*** Opening EXTRACT TO READ ***

Speaking of the lack of corpora, let’s talk machine learning. Linguists remain skeptical of domain-general machine learning techniques. Rightfully so, those models are trained and tested on corpora that are horrible for probing linguistic knowledge. But bickering is pointless, the situation will only improve if linguists get more involved. In bioinformatics, there’s annual competitions for the best protein folding models. Each year this involves a new test set that’s carefully designed by an interdisciplinary team of computer scientists, biologists, and chemists. This is a model linguists should strive to emulate. If you do not trust the ability of current corpora to tell us much about language, you should build better corpora. Corpora that are carefully controlled to test structure independently of linear order, include long-distance dependencies, garden paths, less common phenomena that are systematically undersampled in current corpora, typologically rare phenomena such as the Person Case Constraint or omnivorous number, or use the interaction of bounded constructions to yield unbounded dependencies (think multiple levels of raising + ECM + passive in one sentence). Tal Linzen is doing some of this, but he’s one guy, and he’s not even a syntactician (at least I think Tal doesn’t identify as one). Why aren’t linguists seizing the low hanging fruit? This would be such a great opportunity to get students involved, to have them see first-hand how well — or not so well — domain-general machine learning fares on the complex stuff they study in their syntax class.

*** Closing EXTRACT TO READ ***
*** Opening RECORDS PROVIDED ***

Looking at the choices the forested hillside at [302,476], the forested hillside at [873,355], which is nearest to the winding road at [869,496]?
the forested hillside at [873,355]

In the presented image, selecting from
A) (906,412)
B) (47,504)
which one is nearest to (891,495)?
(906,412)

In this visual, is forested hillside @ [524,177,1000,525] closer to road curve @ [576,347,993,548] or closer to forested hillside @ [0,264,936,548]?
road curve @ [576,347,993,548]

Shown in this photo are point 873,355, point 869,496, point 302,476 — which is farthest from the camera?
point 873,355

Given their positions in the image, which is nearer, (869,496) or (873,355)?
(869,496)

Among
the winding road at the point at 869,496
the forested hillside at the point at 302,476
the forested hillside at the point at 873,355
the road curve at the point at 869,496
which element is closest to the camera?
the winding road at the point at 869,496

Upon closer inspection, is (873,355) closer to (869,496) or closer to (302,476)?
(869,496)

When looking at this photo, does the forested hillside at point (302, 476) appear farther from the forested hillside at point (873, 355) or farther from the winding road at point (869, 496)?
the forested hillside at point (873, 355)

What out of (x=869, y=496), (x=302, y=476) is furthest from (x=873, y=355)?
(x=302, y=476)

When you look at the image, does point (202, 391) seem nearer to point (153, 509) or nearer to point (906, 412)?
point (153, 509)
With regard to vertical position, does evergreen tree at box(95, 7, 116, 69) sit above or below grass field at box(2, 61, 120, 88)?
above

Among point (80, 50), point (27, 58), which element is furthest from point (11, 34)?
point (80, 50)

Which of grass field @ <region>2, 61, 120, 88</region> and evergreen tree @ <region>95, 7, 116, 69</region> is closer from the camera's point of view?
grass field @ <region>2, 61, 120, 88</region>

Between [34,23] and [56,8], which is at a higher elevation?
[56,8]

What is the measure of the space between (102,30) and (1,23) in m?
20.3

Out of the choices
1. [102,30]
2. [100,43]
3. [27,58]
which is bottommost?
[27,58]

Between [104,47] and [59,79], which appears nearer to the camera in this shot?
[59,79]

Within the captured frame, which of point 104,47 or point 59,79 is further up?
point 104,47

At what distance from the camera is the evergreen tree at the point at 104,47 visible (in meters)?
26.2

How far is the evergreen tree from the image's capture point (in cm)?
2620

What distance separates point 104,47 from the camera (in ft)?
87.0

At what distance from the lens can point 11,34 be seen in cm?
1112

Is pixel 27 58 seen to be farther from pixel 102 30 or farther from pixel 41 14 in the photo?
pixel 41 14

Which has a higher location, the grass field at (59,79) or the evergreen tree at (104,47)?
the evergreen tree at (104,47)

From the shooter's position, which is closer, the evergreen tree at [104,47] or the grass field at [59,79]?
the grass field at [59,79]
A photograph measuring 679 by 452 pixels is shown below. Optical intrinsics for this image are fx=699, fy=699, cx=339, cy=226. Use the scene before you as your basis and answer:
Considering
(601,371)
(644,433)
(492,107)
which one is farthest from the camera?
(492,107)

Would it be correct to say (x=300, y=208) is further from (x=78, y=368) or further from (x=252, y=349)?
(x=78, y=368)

*** Closing RECORDS PROVIDED ***

# [PROBLEM]
Carry on the passage about linguists and machine learning corpora, starting after its last sentence. The records have no connection to the text.

# [WRITTEN REPLY]
I can already see some of you brush aside the challenges of corpus linguistics with the old Chomsky adage that those who build bridges need additional assumptions beyond what physics furnishes — in the real world, you need hacks to make things work. That’s a convenient position for old-school theoreticians because it maintains the status quo. But it incorrectly couches the issue as a one-way street, with theoreticians, left to their own devices, producing knowledge that slowly trickles down to the world of applications. Just like trickle-down economics, trickle-down knowledge is a sham. Science not only informs applications, it is also informed by them. The applied side is both a knowledge consumer and a question generator. And let’s be perfectly blunt here for a second: nowadays, the fate of scientific programs is decided in the court of resource allocation. In general, it’s easier to get those resources when your field is well-connected with other fields, but this means you sometimes have to do things that aren’t all that interesting but are nonetheless valuable. Old dogs don’t learn new tricks, but if our students have at least some exposure to corpora as part of a standard curriculum, the next generation might fare better in this respect.